Despite more than a year of efforts at the debt roundtable to incorporate China, there are still signs of a disconnect. Earlier this week, the Export-Import Bank of China suddenly announced a deal with Sri Lanka on its restructuring. This took both the IMF and the creditors committee — which includes India and members of the Paris Club — by surprise. While the group said they’re nearing their own deal during the Marrakech meetings, two people familiar with the situation said it’s increasingly unlikely an announcement comes this week. 

The slow progress hints at a larger sense of friction between the parties. That includes Wall Street, which now has a bigger stake in the issue. Commercial and private creditors held 27% of public debt from poorer countries in 2021, up from 11% in 2011, according to the IIF. That larger chunk of creditors is now being asked to take more of the burden in debt restructurings.

The private sector “doesn’t come to the table in a generous mood,” said Mark Plant, a former IMF official and senior policy fellow at the Center for Global Development. “The private sector, particularly through funds, has diffuse ownership, and those funds have a fiduciary responsibility to their investors.”

Private investors, as well as Chinese creditors, have been frustrated by the level of haircuts they’ve been expected to take, as well as the assumptions underlying the debt analysis undertaken by the IMF. The IMF has started to become more transparent on how it calculates inputs such as growth forecasts and revenues, according to people familiar with the situation, who asked not to be identified as the talks are private. 

Private vs Public

Private and sovereign creditors also differ on what they prefer in terms of relief, according to an adviser close to the talks. The private sector would rather take haircuts — or losses — on their loans than wait out payments during a suspension. The public sector is more comfortable with the opposite approach, according to the adviser. 

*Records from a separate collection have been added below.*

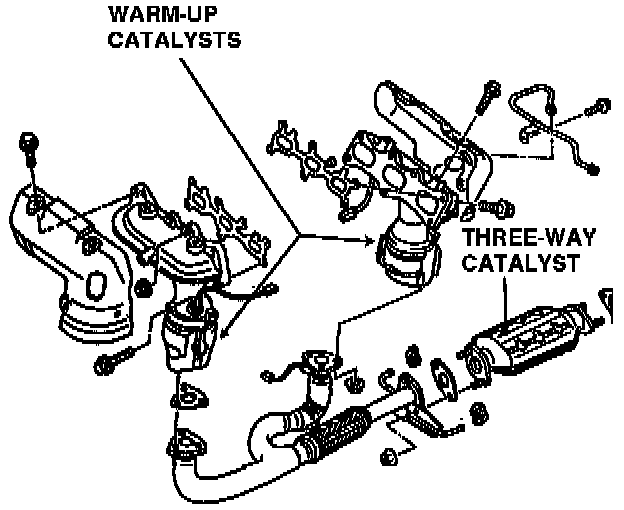 WARM-UP CATALYSTS

THREE-WAY CATALYST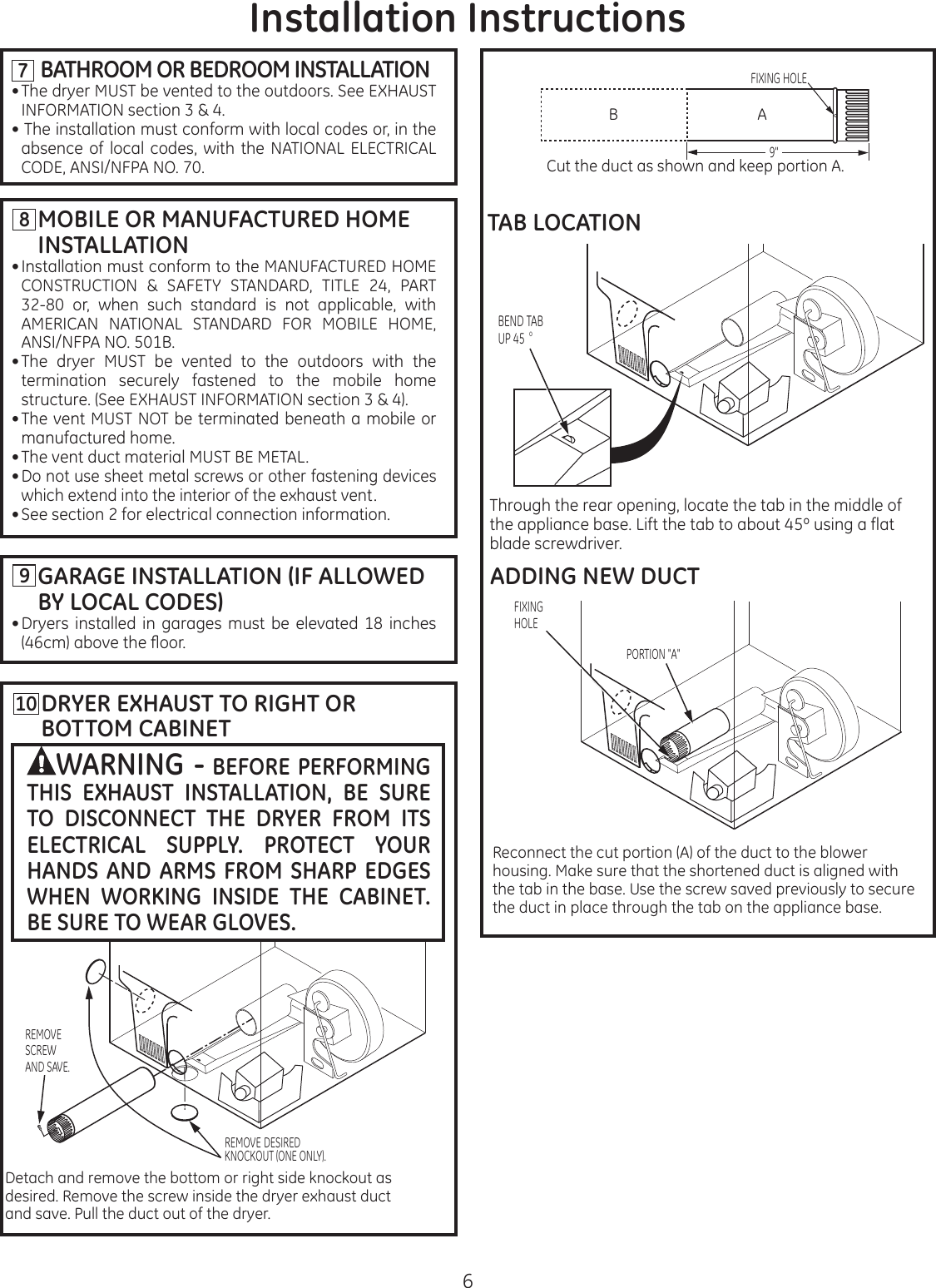 Installation Instructions

7 BATHROOM OR BEDROOM INSTALLATION
• The dryer MUST be vented to the outdoors. See EXHAUST INFORMATION section 3 & 4.
• The installation must conform with local codes or, in the absence of local codes, with the NATIONAL ELECTRICAL CODE, ANSI/NFPA NO. 70.

8 MOBILE OR MANUFACTURED HOME INSTALLATION
• Installation must conform to the MANUFACTURED HOME CONSTRUCTION & SAFETY STANDARD, TITLE 24, PART 32-80 or, when such standard is not applicable, with AMERICAN NATIONAL STANDARD FOR MOBILE HOME, ANSI/NFPA NO. 501B.
• The dryer MUST be vented to the outdoors with the termination securely fastened to the mobile home structure. (See EXHAUST INFORMATION section 3 & 4).
• The vent MUST NOT be terminated beneath a mobile or manufactured home.
• The vent duct material MUST BE METAL.
• Do not use sheet metal screws or other fastening devices which extend into the interior of the exhaust vent.
• See section 2 for electrical connection information.

9 GARAGE INSTALLATION (IF ALLOWED BY LOCAL CODES)
• Dryers installed in garages must be elevated 18 inches (46cm) above the floor.

10 DRYER EXHAUST TO RIGHT OR BOTTOM CABINET

WARNING - BEFORE PERFORMING THIS EXHAUST INSTALLATION, BE SURE TO DISCONNECT THE DRYER FROM ITS ELECTRICAL SUPPLY. PROTECT YOUR HANDS AND ARMS FROM SHARP EDGES WHEN WORKING INSIDE THE CABINET. BE SURE TO WEAR GLOVES.

REMOVE SCREW AND SAVE.

REMOVE DESIRED KNOCKOUT (ONE ONLY).

Detach and remove the bottom or right side knockout as desired. Remove the screw inside the dryer exhaust duct and save. Pull the duct out of the dryer.

FIXING HOLE
B
A
9"
Cut the duct as shown and keep portion A.

TAB LOCATION

BEND TAB UP 45 °

Through the rear opening, locate the tab in the middle of the appliance base. Lift the tab to about 45° using a flat blade screwdriver.

ADDING NEW DUCT

FIXING HOLE
PORTION "A"

Reconnect the cut portion (A) of the duct to the blower housing. Make sure that the shortened duct is aligned with the tab in the base. Use the screw saved previously to secure the duct in place through the tab on the appliance base.

6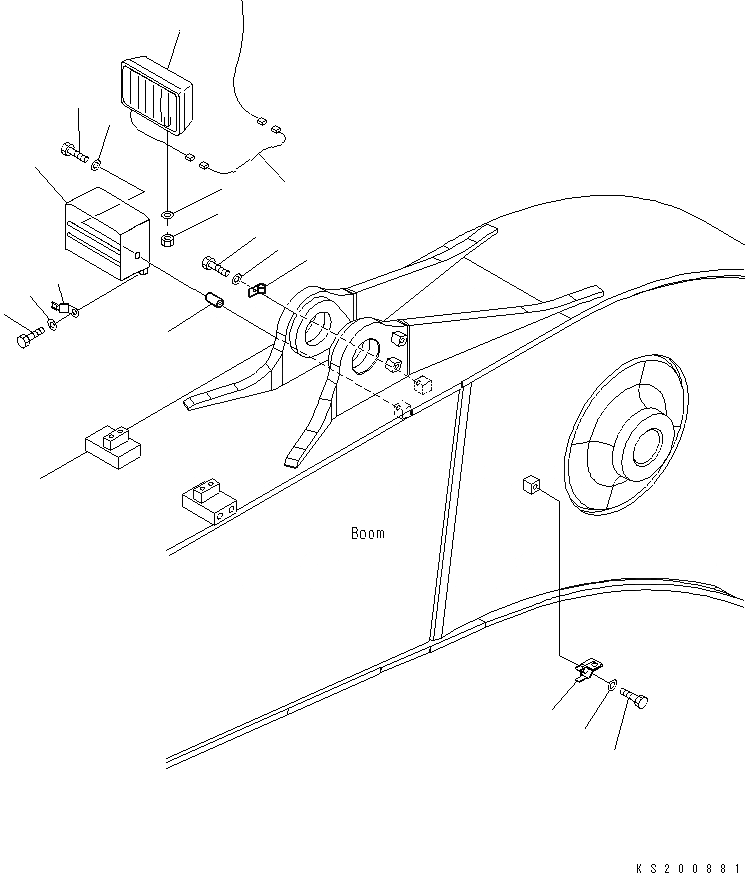 Boom

KS200881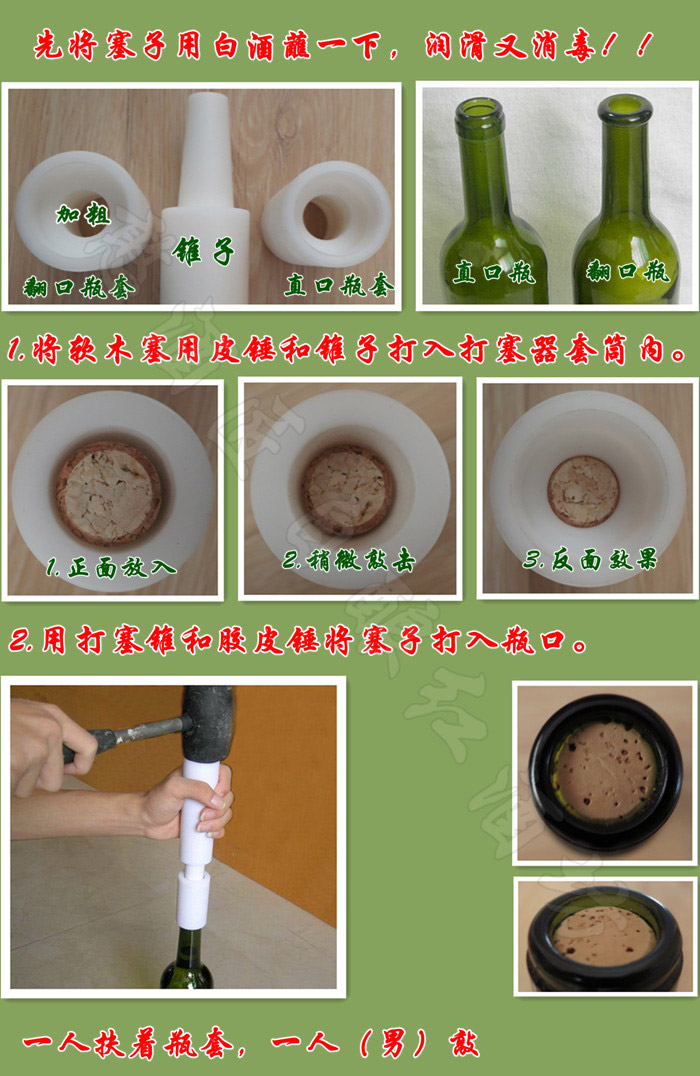 先将塞子用白酒蘸一下，润滑又消毒！！

加粗

锥子

翻口瓶套

直口瓶套

直口瓶

翻口瓶

1.将软木塞用皮锤和锥子打入打塞器套筒内。

1.正面放入

2.稍微敲击

3.反面效果

2.用打塞锥和胶皮锤将塞子打入瓶口。

一人扶着瓶套，一人（男）敲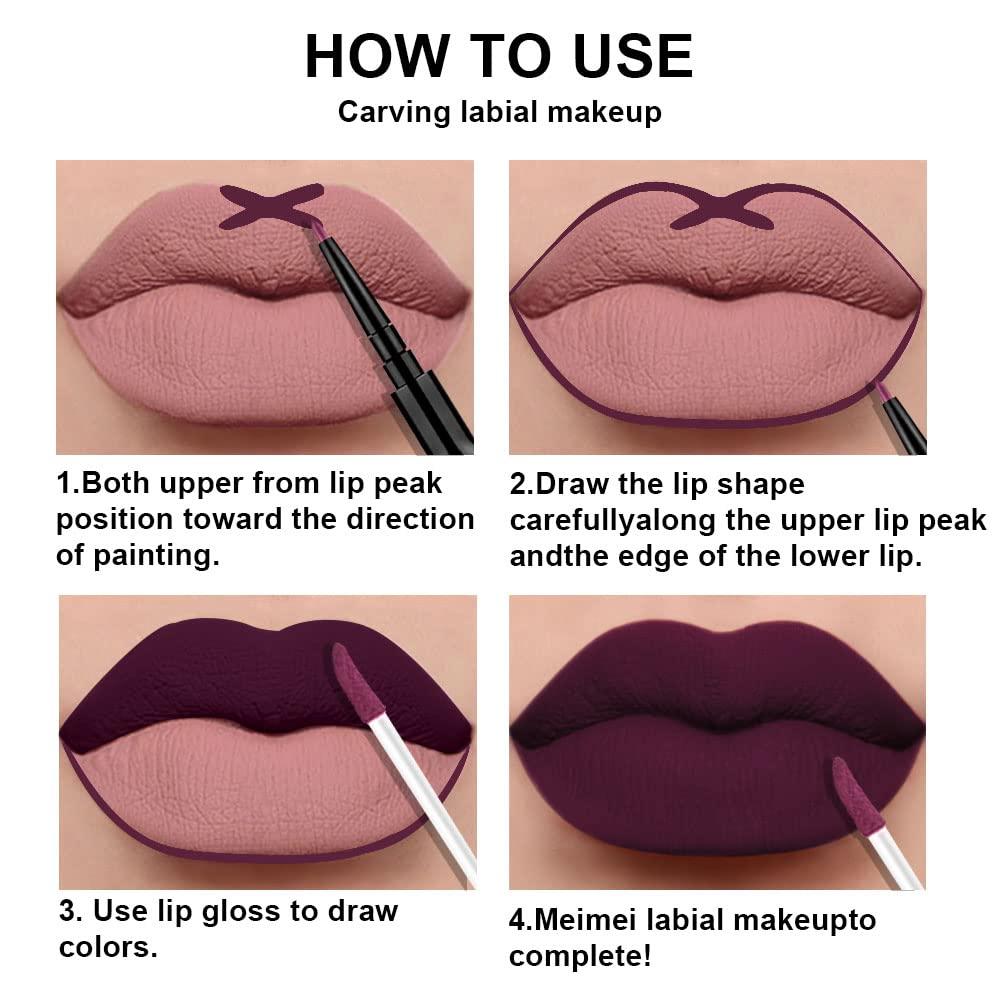 HOW TO USE
Carving labial makeup

1.Both upper from lip peak position toward the direction of painting.

2.Draw the lip shape carefullyalong the upper lip peak andthe edge of the lower lip.

3. Use lip gloss to draw colors.

4.Meimei labial makeupto complete!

Another private sector investor close to the talks, who asked not to be identified, said the IMF and the Paris Club seemed so intent on keeping China involved in the discussions that they were largely excluding private sector investors from substantive talks and dismissing concerns raised by them. That, the investor said, was also leading to concerns that private creditors’ interests were being treated as secondary to those of China, whose own conduct has been opaque. 

Still, the private sector is being pushed to lend more to lower-rated countries as part of broader efforts by the US and other G7 countries to counter Chinese lending in the developing world. They’re also urging the private sector to jump in to close the gap between what western governments offer and what poor countries need to tackle poverty and deal with the impact of climate change. 

Ajay Banga, the new World Bank president, established a high-level “laboratory” for private-sector investment earlier this year to identify innovative ways for poor countries to raise the capital they need in international markets. But efforts like those are coming alongside the discussions about handling debt relief for poor countries that investors are feeling increasingly grumpy about. 

IIF’s Gibbs said pushing more of the burden onto private bond buyers will cause them to pull back from lending. 

“If you make fundamental changes to the rules of the game, you risk decimating appetite for this type of investing in developing and emerging economies,” she said. 

–With assistance from Zijia Song and Eric Martin.